Industrial recycling is also a much bigger deal than personal recycling. Industrial operations use huge amounts of material and leave huge amounts of scrap. Their machines are big. Everything is big. When we look at operations on this scale, we’re looking at recycling possibilities that go far beyond what one person, one family, or even one community can offer.
Think again of the hybrid car we mentioned in the first paragraph. One person buying a hybrid car makes almost no impact, but a whole car dealership full of hybrid cars? Now we’re talking – because the solution is at scale.
But what can we do to make sure environmental solutions are adopted at these huge scales?
Where do large-scale environmental efforts come from?
Most of us aren’t in charge of large-scale industrial operations or car companies.
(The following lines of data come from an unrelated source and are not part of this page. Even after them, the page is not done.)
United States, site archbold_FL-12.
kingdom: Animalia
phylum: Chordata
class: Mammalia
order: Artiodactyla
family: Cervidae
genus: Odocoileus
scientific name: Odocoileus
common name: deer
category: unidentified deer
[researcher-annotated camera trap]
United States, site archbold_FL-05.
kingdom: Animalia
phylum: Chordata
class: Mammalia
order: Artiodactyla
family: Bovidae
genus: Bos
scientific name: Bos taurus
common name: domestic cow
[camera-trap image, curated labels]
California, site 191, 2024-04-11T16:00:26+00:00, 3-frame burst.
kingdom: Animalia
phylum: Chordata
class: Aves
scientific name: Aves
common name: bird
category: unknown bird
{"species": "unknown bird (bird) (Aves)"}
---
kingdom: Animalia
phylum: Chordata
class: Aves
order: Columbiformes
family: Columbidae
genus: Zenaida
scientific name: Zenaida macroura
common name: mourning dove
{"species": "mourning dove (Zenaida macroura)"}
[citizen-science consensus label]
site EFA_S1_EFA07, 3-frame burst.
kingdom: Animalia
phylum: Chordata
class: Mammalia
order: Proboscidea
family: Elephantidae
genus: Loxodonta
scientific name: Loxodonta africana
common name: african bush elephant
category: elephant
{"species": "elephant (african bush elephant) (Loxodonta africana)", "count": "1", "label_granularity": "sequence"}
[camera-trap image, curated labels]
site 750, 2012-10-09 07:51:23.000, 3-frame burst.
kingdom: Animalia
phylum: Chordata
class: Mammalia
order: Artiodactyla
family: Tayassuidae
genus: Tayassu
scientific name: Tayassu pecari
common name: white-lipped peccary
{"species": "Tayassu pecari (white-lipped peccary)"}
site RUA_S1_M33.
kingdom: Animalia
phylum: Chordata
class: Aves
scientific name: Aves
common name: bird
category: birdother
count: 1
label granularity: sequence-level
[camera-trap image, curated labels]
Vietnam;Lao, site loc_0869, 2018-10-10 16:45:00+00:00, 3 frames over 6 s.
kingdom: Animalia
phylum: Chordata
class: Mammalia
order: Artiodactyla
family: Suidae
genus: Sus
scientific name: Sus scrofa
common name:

But there’s still a lot that we can do to push for change.
Generally, large-scale environmental changes come from one of two places: the government or private companies.
In the case of the government, what we can do is obvious. In a democracy, we have the right to elect our own officials. We can write to our representatives, stage large protests, and use our voices to speak out issues we care about. When enough people show that they care about an issue like global warming, we see results – as we did under President Obama, who helped design the Paris Agreement on climate change. When too few people care about the environment, democracy moves us in the opposite direction – as we saw when President Trump withdrew us from the same agreement. If you care deeply about the environment, understanding and taking part in politics is essential.
Companies also direct their own environmental efforts – but they rarely do so out of the goodness of their hearts. Instead, companies respond to market pressures. And citizens that care about the environment are more than capable of putting some pressure on companies. Just look at the packaging on the products you buy – you’re likely to see a fair number of companies bragging about their environmental decisions. Opt for environmentally friendly solutions by buying that hybrid car or choose those recycled products, and you’ll be pushing more companies to go green. Your individual choices won’t save their world on their own, but by voting with your wallet, you can help bring about large-scale change – and when it comes to environmental issues, the solutions need to be as big as the problems.